POZZUOLI – Sono vuoti gli appartamenti dei Pagliuca nelle cosiddette “case parcheggio” in via Gavia Marciana, di quello che una volta era il regno della famiglia alleatasi con i Sarno di Ponticelli per sterminare i Beneduce non c’è più nulla. Con la madre Partorina Arcone che sta scontando 18 anni di carcere e il capostipite Salvatore detto “o biondo” di recente condannato all’ergastolo per l’omicidio Iacuniello-Di Bonito al Rione Toiano sono rimasti solo Mario Pagliuca detto “marittiello” e il figlio maggiorenne. Poi tutti via. Anche Cinzia Pagliuca, due cognate e i rispettivi figli. In sette hanno accettato il programma di protezione riservato ai parenti dei collaboratori di giustizia e che loro stessi avevano rifiutato all’indomani della decisione di Procolo Pagliuca di pentirsi. Ma ad agosto le cose non stavano come stanno oggi e l’incendio dell’auto del suocero di “Lino”, il papà di Francesca Mastantuoni, sembrava un episodio isolato.

Mario Pagliuca

CITTA’ PERICOLOSA – Poi la situazione è precipitata, complice anche la guerra per il controllo delle piazze di spaccio.

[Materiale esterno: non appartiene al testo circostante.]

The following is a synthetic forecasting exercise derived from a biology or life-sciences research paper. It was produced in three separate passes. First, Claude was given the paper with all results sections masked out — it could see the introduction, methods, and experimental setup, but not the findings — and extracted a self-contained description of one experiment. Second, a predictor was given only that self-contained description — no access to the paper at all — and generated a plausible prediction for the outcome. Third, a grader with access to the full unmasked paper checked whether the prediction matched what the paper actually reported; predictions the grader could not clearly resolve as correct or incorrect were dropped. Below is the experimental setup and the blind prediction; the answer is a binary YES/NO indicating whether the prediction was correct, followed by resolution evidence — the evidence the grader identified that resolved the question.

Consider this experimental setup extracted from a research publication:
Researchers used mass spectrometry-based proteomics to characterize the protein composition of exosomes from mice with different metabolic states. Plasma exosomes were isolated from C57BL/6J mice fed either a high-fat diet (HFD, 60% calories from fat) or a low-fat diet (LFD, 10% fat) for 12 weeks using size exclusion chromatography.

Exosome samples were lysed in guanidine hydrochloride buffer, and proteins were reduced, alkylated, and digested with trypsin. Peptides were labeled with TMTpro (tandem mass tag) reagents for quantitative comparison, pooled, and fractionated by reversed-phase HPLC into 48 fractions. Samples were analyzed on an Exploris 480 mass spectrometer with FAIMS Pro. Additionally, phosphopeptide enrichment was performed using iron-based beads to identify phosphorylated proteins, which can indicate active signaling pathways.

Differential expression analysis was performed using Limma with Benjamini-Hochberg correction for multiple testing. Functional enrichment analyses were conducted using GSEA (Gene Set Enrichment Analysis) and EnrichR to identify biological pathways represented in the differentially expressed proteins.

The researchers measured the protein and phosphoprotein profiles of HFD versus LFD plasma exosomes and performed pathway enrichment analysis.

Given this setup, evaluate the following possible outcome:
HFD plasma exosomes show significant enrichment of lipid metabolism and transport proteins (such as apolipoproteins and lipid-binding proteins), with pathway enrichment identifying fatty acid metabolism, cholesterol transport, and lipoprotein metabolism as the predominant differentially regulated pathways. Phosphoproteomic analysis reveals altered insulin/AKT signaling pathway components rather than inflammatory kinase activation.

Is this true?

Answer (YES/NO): NO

I Pagliuca sono stati “marchiati”, la camorra non gli dà più alcun credito e allora via con la rappresaglia. Prima le minacce poi i raid incendiari, le gambizzazioni e gli spari che non hanno risparmiato nessuno. Nemmeno i più piccoli. Un mese fa durante l’ennesimo agguato ai danni dei Pagliuca un colpo di pistola sparato contro l’androne della palazzina di Mario Pagliuca sfiorò l’orecchio di una nipote. Poi arrivò, pochi giorni dopo, la gambizzazione del genero di 19 anni. E ancora le gambizzazioni di Girolamo Di Costanzo (davanti alla figlioletta di 7 anni), Luigi Del Giudice detto “o lione” e l’incendio alla porta d’ingresso del negozio riconducibile a Giovanni Marfella detto “Giannetto”, storico affiliato al clan di famiglia. Pozzuoli, ma soprattutto il Rione Toiano, sono diventati talmente pericolosi da indurre i sette familiari a lasciare la città per raggiungere una località protetta, proprio come fecero all’indomani del pentimento di Lino la moglie, i figli ed altri parenti.

POLVERIERA – Nel frattempo Toiano resta una polveriera, così come lo sono i “600 alloggi” di Monterusciello e Licola Mare al centro di uno scontro per il controllo delle piazze di spaccio. I Pagliuca ora sono con le spalle al muro, la camorra gli ha fatto intorno terra bruciata dopo averli “marchiati” per quel vincolo di sangue che non può essere perdonato.